PM promises a quick response to Abbas letter on new talks

Fayyad a last-minute no-show as Netanyahu hosts Erekat-led Palestinian team in Jerusalem

Prime Minister Benjamin Netanyahu on Tuesday afternoon hosted a Palestinian delegation for much-anticipated talks, and received a much-discussed letter sent by Palestinian Authority President Mahmoud Abbas, but PA Prime Minister Salam Fayyad was not among the participants.

The Times of Israel was told that, until the very last moment, Netanyahu did not know whether Fayyad would be coming.

Netanyahu and Yitzhak Molcho, his envoy to negotiations with the Palestinians, met with Saeb Erekat, the senior Palestinian negotiator, and Majid Faraj, the PA’s head of General Intelligence, the Prime Minister’s Office said.
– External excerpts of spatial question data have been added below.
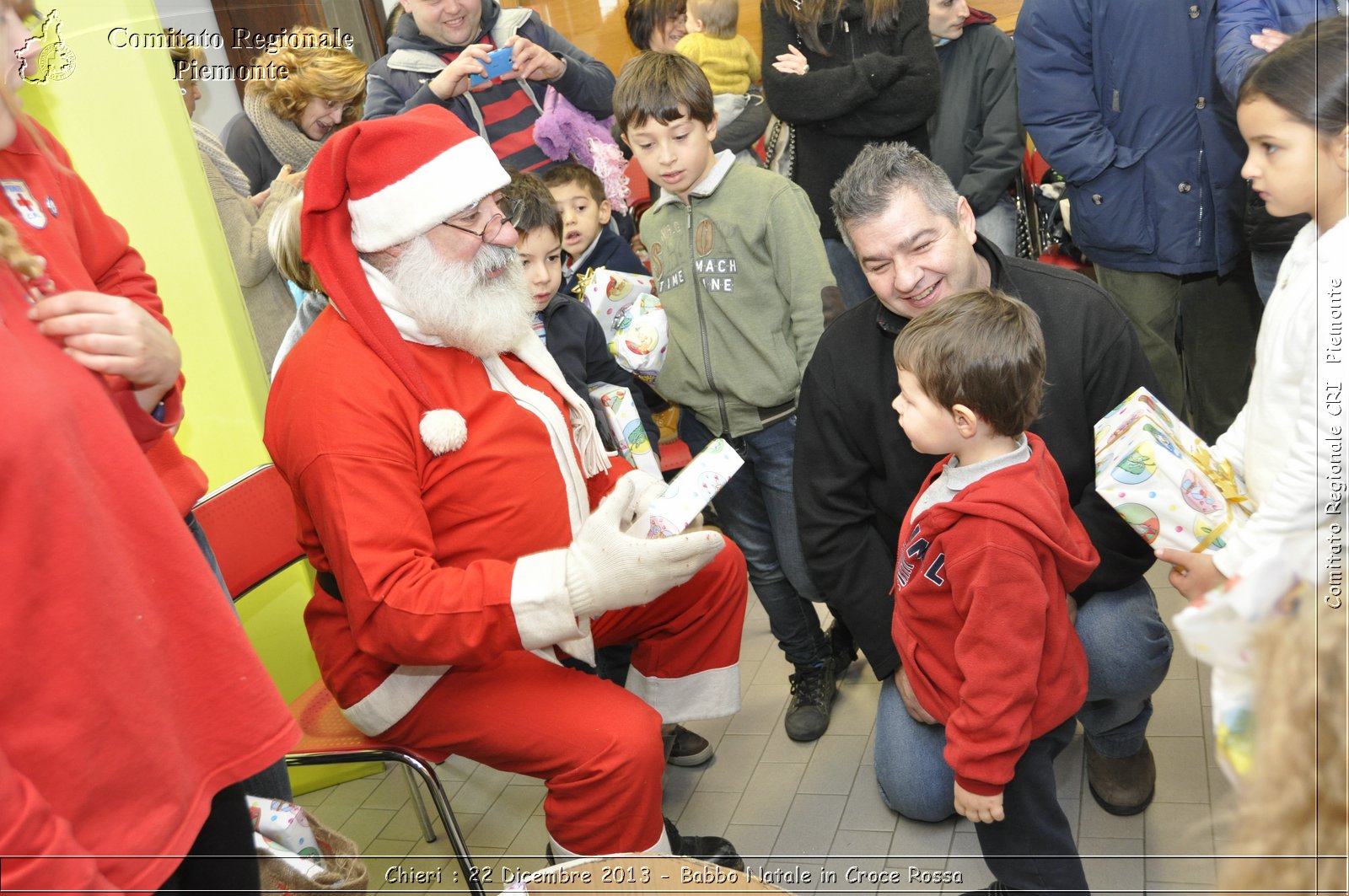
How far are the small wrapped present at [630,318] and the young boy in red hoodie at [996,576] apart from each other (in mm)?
1079

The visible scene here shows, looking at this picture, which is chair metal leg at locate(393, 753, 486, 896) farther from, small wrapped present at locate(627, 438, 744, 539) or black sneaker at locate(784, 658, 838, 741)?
black sneaker at locate(784, 658, 838, 741)

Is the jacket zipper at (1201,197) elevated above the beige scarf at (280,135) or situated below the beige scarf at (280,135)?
below

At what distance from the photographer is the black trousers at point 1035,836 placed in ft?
6.60

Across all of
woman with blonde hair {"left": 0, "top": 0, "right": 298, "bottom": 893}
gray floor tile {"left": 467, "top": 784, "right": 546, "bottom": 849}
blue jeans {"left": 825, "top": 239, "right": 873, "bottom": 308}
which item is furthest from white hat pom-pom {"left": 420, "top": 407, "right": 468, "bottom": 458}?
blue jeans {"left": 825, "top": 239, "right": 873, "bottom": 308}

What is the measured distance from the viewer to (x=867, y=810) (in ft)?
8.80

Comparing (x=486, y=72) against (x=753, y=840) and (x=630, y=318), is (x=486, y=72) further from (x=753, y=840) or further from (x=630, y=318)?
(x=753, y=840)

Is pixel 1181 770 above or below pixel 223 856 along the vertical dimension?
below

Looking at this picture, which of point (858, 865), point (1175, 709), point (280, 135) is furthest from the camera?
point (280, 135)

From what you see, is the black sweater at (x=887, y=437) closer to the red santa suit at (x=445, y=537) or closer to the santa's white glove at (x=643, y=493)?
the santa's white glove at (x=643, y=493)

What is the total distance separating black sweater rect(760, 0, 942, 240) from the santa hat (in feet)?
6.20

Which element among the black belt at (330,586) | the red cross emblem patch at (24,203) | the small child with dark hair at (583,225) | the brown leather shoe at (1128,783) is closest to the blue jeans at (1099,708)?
the brown leather shoe at (1128,783)

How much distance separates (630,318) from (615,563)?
3.85 ft

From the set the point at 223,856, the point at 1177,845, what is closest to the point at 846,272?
the point at 1177,845

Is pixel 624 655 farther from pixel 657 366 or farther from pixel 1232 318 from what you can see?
pixel 1232 318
The Palestinians gave Netanyahu the letter from Abbas setting out terms for a resumption of negotiations. Netanyahu will respond in writing within two weeks, his office said. “Both sides hope this exchange of letters will help find a way to advance peace,” said a joint statement released after the meeting.

Sources in Jerusalem said later that there was “nothing new” in the Abbas letter.

Fayyad, Palestinian sources said, opted to stay away, in part, because he was uncomfortable with the idea of meeting Netanyahu, and possibly being photographed with him, on a day the Palestinians are marking as Prisoners Day, and which has seen the start of a mass hunger strike by Palestinian security prisoners.

The Netanyahu-Fayyad meeting was announced last week, and, albeit in its reduced form, represented the first high-level contact between the two sides since official talks in Jordan broke down in January.

Defense Minister Ehud Barak had said Tuesday morning that the meeting might be called off because of a dispute over money transfer issues between Israel and the PA. Fayyad had been widely reported to be unhappy about attending.

The missive from Abbas, published by The Times of Israel on Sunday, includes demands for Israel to cease building across the Green Line, release all prisoners and agree to the establishment of a Palestinian state on the 1967 borders with possible small adjustments.

In the letter, some of which is markedly bitter in tone and questions Netanyahu’s commitment to a two-state solution, Abbas comes close to threatening to dismantle the PA in frustration at the diplomatic deadlock — as he has reportedly contemplated doing — but he refrains from making such a statement.